Plaintiff’s argument that the subpoena seeks inadmissible character evidence is not persuasive.  “[A]dmissibility is not a prerequisite to discovery.”¿ (Volkswagen of Am., Inc. v. Superior Court (2006) 139 Cal.App.4th 1481, 1491.)  Plaintiff cannot resist the subpoena simply because purportedly inadmissible information is sought.  Moreover, as Defendant correctly argues, character evidence is admissible when relevant to prove some fact “such as motive, opportunity, intent, preparation, plan, knowledge, identity, absence of mistake or accident.” (Evid.

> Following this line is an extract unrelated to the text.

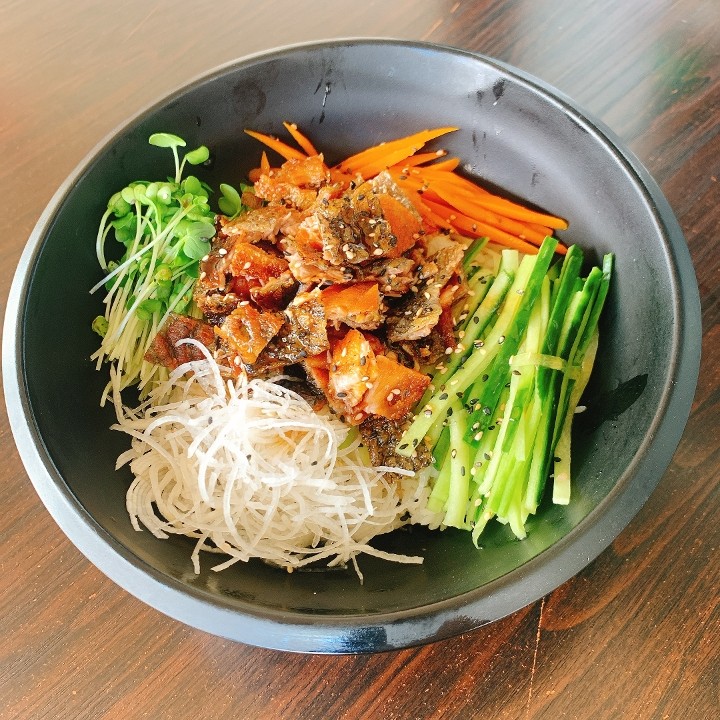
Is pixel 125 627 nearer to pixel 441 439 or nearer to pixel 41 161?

Code § 1101, subd. (b).)  These are arguments better reserved for trial and motions in limine, not discovery.

 

Further, as Plaintiff implicitly concedes in her reply, the subpoena seeks information which is directly relevant to Defendant’s defense.  In this instance, given the relevance of the information sought, Plaintiff’s right to privacy does not overcome the discoverability of her employment records with ModMD.

 

However, out of an abundance of caution, the court will limit the subpoena to those documents identified in the subpoena, namely: earnings, all payroll, application for employment, work absenteeism or time off, benefits, incident reports, W-2’s 1099’s, claim records, pre-employment exam records, and employee progress records.  This is to ensure that no third party information is produced in response to the subpoena

 

IV.       CONCLUSION        

 

The motion to quash is DENIED.  The alternative motion to modify the subpoena is GRANTED.  The subpoena is limited to plaintiff’s following employment records: earnings, all payroll, application for employment, work absenteeism or time off, benefits, incident reports, W-2’s 1099’s, claim records, pre-employment exam records, and employee progress records, digitally or electronically stored, for the time period of 3/01/2020 to present. 

 

Counsel for Plaintiff to give notice. 

 

 

Dated:   February 5, 2024                  

 

   

 

  Kerry Bensinger  

  Judge of the Superior Court 

 

 



[1] Plaintiff indicated in her discovery responses that she began working full-time with ModMD when her employment with Defendant was terminated.  (Gordon Decl., ¶ 11, Exh. F, at pp. 31-32.)